Genesis 1:1,2 - In the beginning God

1:1

“In the beginning God ...”. The Biblical focus in this chapter is God. This is possibly the chapter in the Bible with the greatest number of times that “God” appears, thirty five times in all. So we must come to this chapter with God as our focus, otherwise we are missing the point. If we come to this chapter to “disprove” the Bible, as an atheist might, then we have clearly missed it. But if we come to the chapter to prove a particular theory on creation, or to show that Genesis is consistent with a scientific theory we have missed it. It might be very interesting to do these things, possibly even helpful, but it must not be our primary focus.
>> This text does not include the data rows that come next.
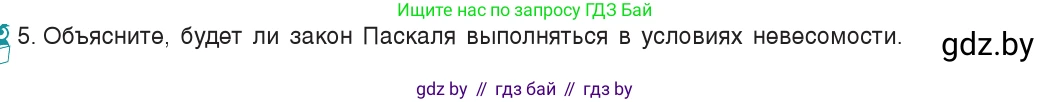 Физика, 7 класс Учебник, авторы: Исаченкова Лариса Артёмовна, Громыко Елена Владимировна, Лещинский Юрий Дмитриевич, издательство Народная асвета, Минск, 2022, бирюзового цвета, страница 109, номер 5, Условие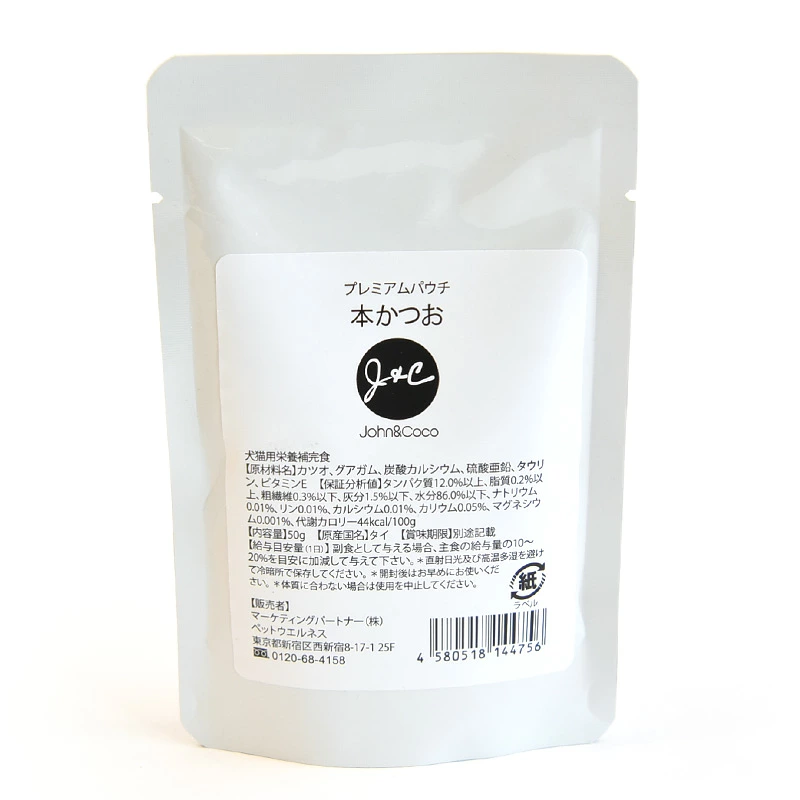 J&C プレミアムパウチ 本かつお 50g 犬...の詳細画像5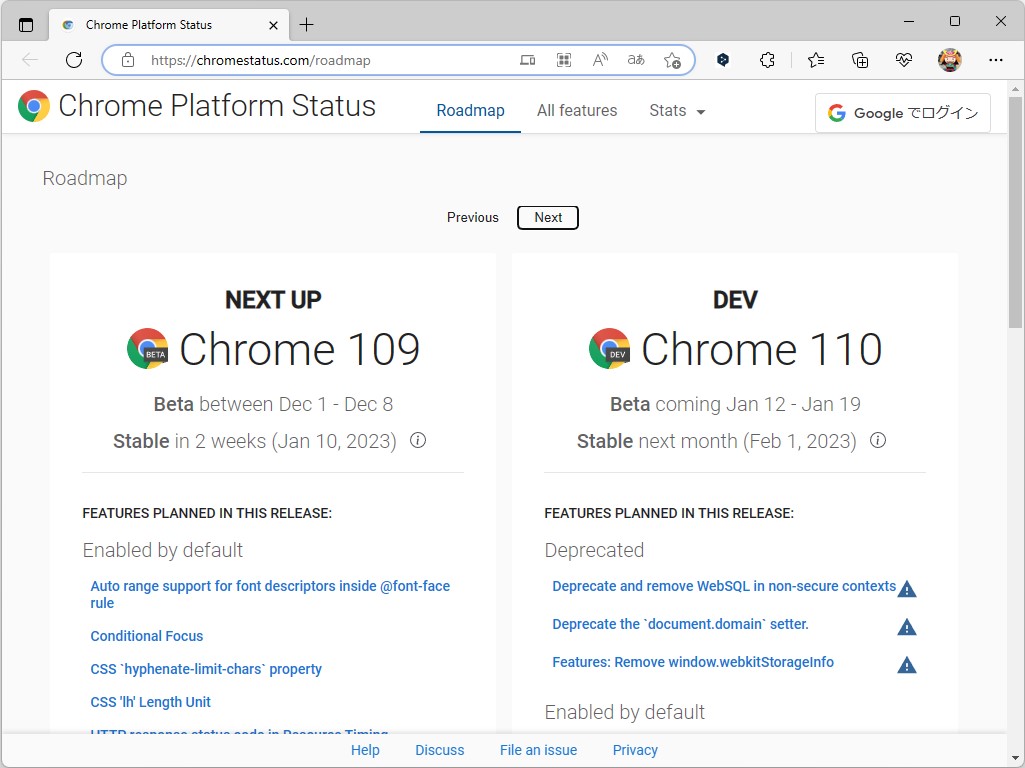 「Chrome Platform Status」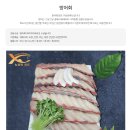 소로3-안영3호선 | [서울/노량진] 방어의 계절! 노량진 수산시장 &#34;독도수산&#34; 내돈내산 후기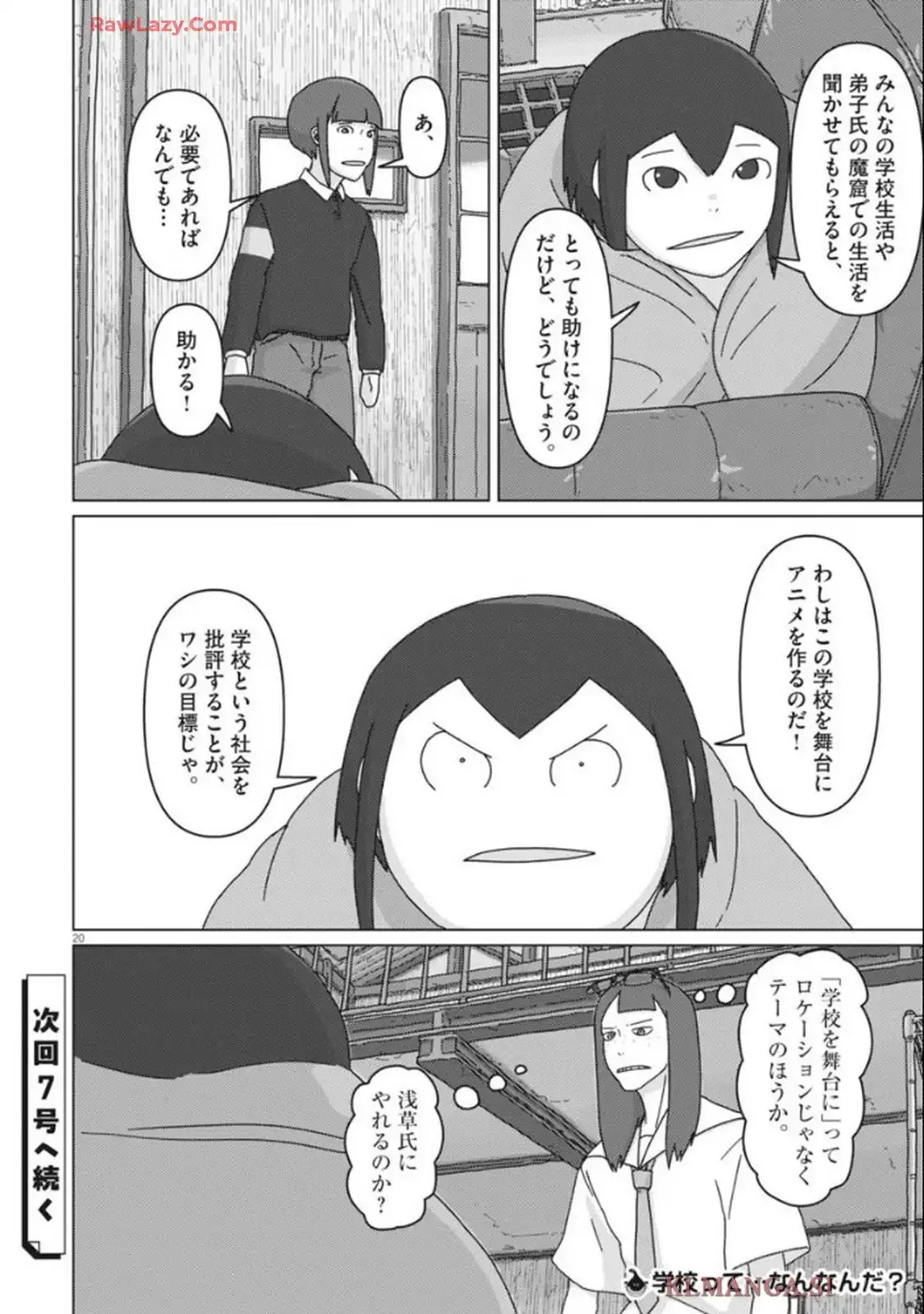 P20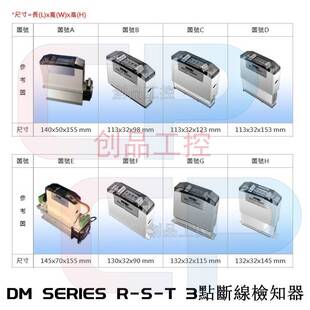 DM1249 DM1139A DM0745A 3點繼線檢知器 轉換器 03011TD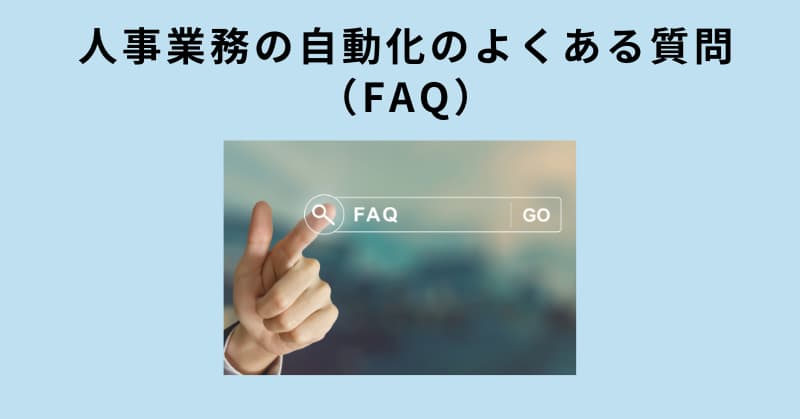人事 業務 自動化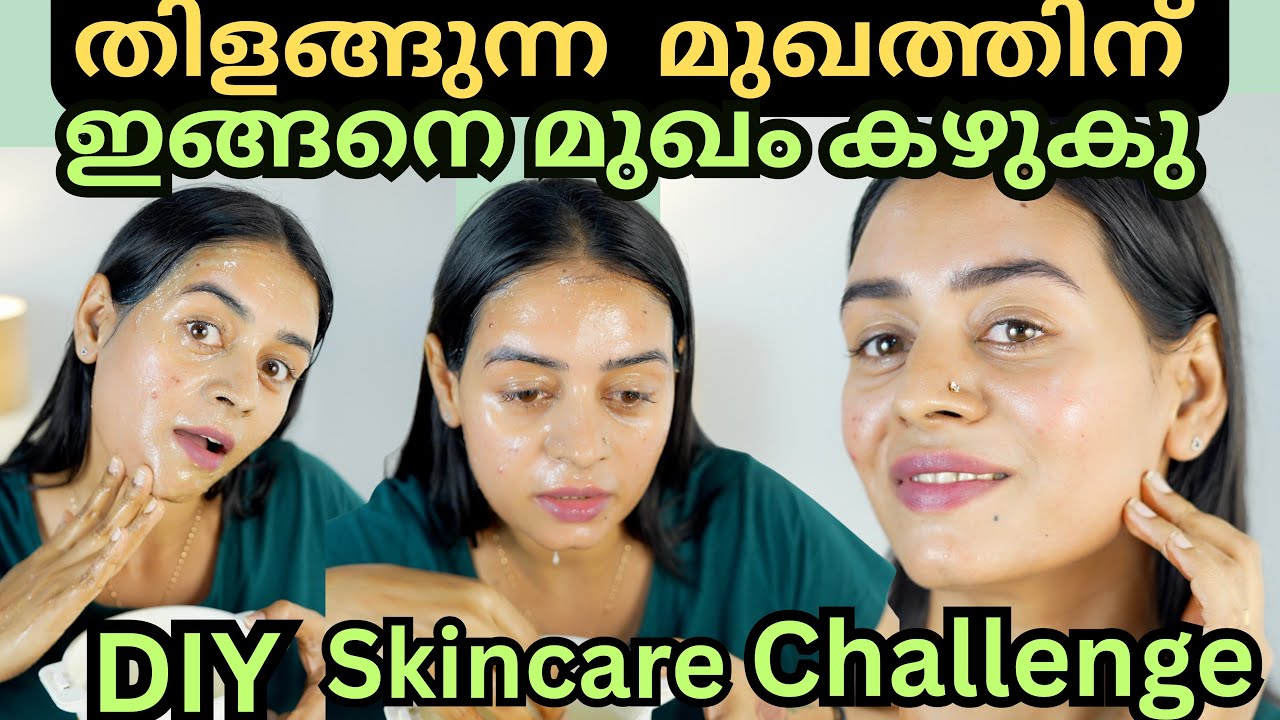 മുഖം എപ്പോളും തിളങ്ങാൻ ഇതുപോലെ മുഖം കഴുകു|7 days DIY SkinCare Challenge|Get Glass Shine Skin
Everything is dependent upon God, everything derives from Him. The various pagan myths tended to have gods fighting over things, and creation being a sort of by-product of the chaos. These myths are actually starting with something. The Bible starts with nothing but God. The most basic philosophical question is “why is there something rather than nothing?”. The answer of the Bible is God. God created the heavens and the earth, absolutely everything was created by God. Without God, there is nothing.


1:2

The earth was formless and empty. Some writers focus on function, and urge us to look at creation in Genesis as God giving function or purpose to elements of creation. I tend to think such approaches are maybe an attempt to make Genesis consistent with scientific theories. Now God does give function and purpose to things, and that is part of the purpose of Genesis, but it is not limited to that. When writing Genesis God did not think “what these guys really need to know is I completed the whole of creation in six days flat”. What we do see is an order and purpose to everything. Things were created deliberately. “The Spirit of God was hovering over the waters”. In the New Testament we read that all things were created through Christ. Here we see the Spirit of God being involved. Creation was a trinitarian action, involving Father, Son and Holy Spirit.